En application des dispositions qui précèdent, lorsque le salarié présente plusieurs éléments de fait constituant selon lui une discrimination directe ou indirecte, il appartient au juge d’apprécier si ces éléments dans leur ensemble laissent supposer l’existence d’une telle discrimination et, dans l’affirmative, il incombe à l’employeur de prouver que ses décisions sont justifiées par des éléments objectifs étrangers à toute discrimination.
En l’espèce, la salariée justifie que :
– le temps effectif moyen pour bénéficier d’une mesure promotionnelle était en 2010 de 4 ans, mais que depuis décembre 2004, son indice fonctionnel de 1590 est resté le même sans changement ;
– elle est élue déléguée du personnel en 2003 suppléant et et membre du comité d’entreprise le 17 juin 2005
– malgré sa compétence professionnelle reconnue comme en témoigne sa participation comme membre de jurys de festivals internationaux prestigieux, les récompense reçue et publications réalisées, ses demandes d’évolution de carrière n’ont pas abouti ainsi qu’elle le dénonçait dans son courriel du 14 novembre 2011
– la plupart des rédacteurs en chef ayant la même ancienneté qu’elle ont un indice fonctionnel de 2300 supérieur au sien,
– sa demande de promotion à l’indice 2000 alors qu’elle est la seule de son service à faire des reportages en France et à l’étranger ne reçoit aucune réponse
– sa candidature au poste de chef de service persan formalisée le 10 avril 2014 n’a pas été retenue (mail de réponse du 3 novembre 2014 sans explication donnée)
– sa candidature au poste d’adjoint au chef de service de la rédaction n’a pas été retenue (réponse du 6 février 2015 sans explication donnée)
– au vu des tableaux qu’elle fournit les salariés adhérents ou sympathisants CFDT ont un avancement plus rapide que les sympathisants ou adhérents CGT, le rapport sur l’audiovisuel extérieur de la France remis au gouvernement en juillet 2012 précisant que la CFDT est un meilleur interlocuteur elle l’a toujours été….et majoritaire avec 40,6% des voix à RFI le reste des voix allant à l’intersyndicale dont 18,9 % à la CGT ;
– elle a dénoncé diverses difficultés liées à l’exécution de son mandat.
L’ensemble de ces éléments laissent présumer l’existence d’une discrimination syndicale et il appartient à la société France Médias Monde de démontrer que l’absence avérée de promotion fonctionnelle depuis décembre 2004 et le rejet de ses candidatures aux postes étaient justifiés par des raisons objectives étrangères à toute discrimination.
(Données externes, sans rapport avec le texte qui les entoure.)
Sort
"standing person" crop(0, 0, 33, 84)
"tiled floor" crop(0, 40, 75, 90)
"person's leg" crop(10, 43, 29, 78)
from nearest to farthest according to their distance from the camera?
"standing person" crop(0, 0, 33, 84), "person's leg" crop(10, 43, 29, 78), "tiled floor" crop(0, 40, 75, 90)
Pour s’opposer à toute discrimination syndicale, la société objecte que :
– depuis 2005 la salariée n’a certes pas bénéficié d’un nouvel indice fonctionnel mais a bénéficié en compensation d’une promotion indiciaire par le versement d’une prime différentielle et depuis 2010 d’un complément Servat et que grâce à ces compléments l’indice de rémunération, elle est placée d’un point de vue pécuniaire dans la moyenne des évolutions indiciaires
– les promotions individuelles pécuniaires ou fonctionnelles sont décidées après réunion d’une commission paritaire composée de membres de la direction et de chaque organisation syndicales qui assure l’égalité de traitement des salariés ainsi que l’équité des promotions ; que si la décision finale appartient à l’employeur c’est à la suite d’un long processus de discussion et de négociation avec les syndicats ;
– la salariée n’a pas été présentée par un syndicat et n’a respecté la procédure de promotion fonctionnelle qu’une seule fois en 2014 ;
– la salariée ne démontre pas qu’elle aurait exercé effectivement les fonctions correspondant aux indices fonctionnels revendiqués ;
– elle n’a notamment pas exercé les postes de chefs de service dans une rédaction nationale, ni celui de responsable de rubrique, de responsable d’édition ou de rédacteur en chef adjoint lui permettant de revendiquer les indices fonctionnels 1755 puis 2000 ;
– son service et ses fonctions ne justifiaient pas un changement fonctionnel, la salariée exerçant ses mêmes fonctions.
***
La cour observe que plusieurs accords dits Servat ont été conclus dans l’entreprise ;
– l’accord de 1994 applicable à compter de 1995 fixe un taux de rémunération supérieur à l’indice de fonction en considération de l’ancienneté du salarié qui perçoit alors outre son salaire correspondant à son indice fonctionnel une indemnité différentielle sur la base de l’indice de rémunération fixé ; cela s’est traduit par une mention sur les bulletins de salaire de la salariée du versement d’une indemnité différentielle ID, étant précisé que les indemnités peuvent être étalées dans le temps avec versement de compléments Servat
– l’accord de 1998 revalorise les nouveaux indices de rémunération par fonction et par tranche d’ancienneté ,
– l’accord de 2000 met en place des filières professionnelles déterminant le déroulé de carrière des journalistes ; la filière services et reportage comprend les fonctions suivantes :
journaliste spécialisé indice 1280, responsable de rubrique indice/rédacteur reporteur 1, indice 1430, responsable de rubrique 1/ grand reporteur 1 indice 1480, responsable de rubrique 2/ grand reporteur 2 indice 1590, responsable de rubrique 3/ grand reporteur 3 indice 1755, responsable de rubriques 4/ grand reporteur 4 indice 2000 ; la filière encadrement comprend les fonctions de chef de service adjoint 2, indice 1590, chef de service 1 indice 1755, rédacteur en chef adjoint indice 2000 et rédacteur en chef indice 2300
– l’accord de 2008 prévoit deux paliers d’ancienneté supplémentaires, de 17 à 25 ans et au-delà de 25 ans avec une majoration du salaire de base de 3% au passage de ces paliers.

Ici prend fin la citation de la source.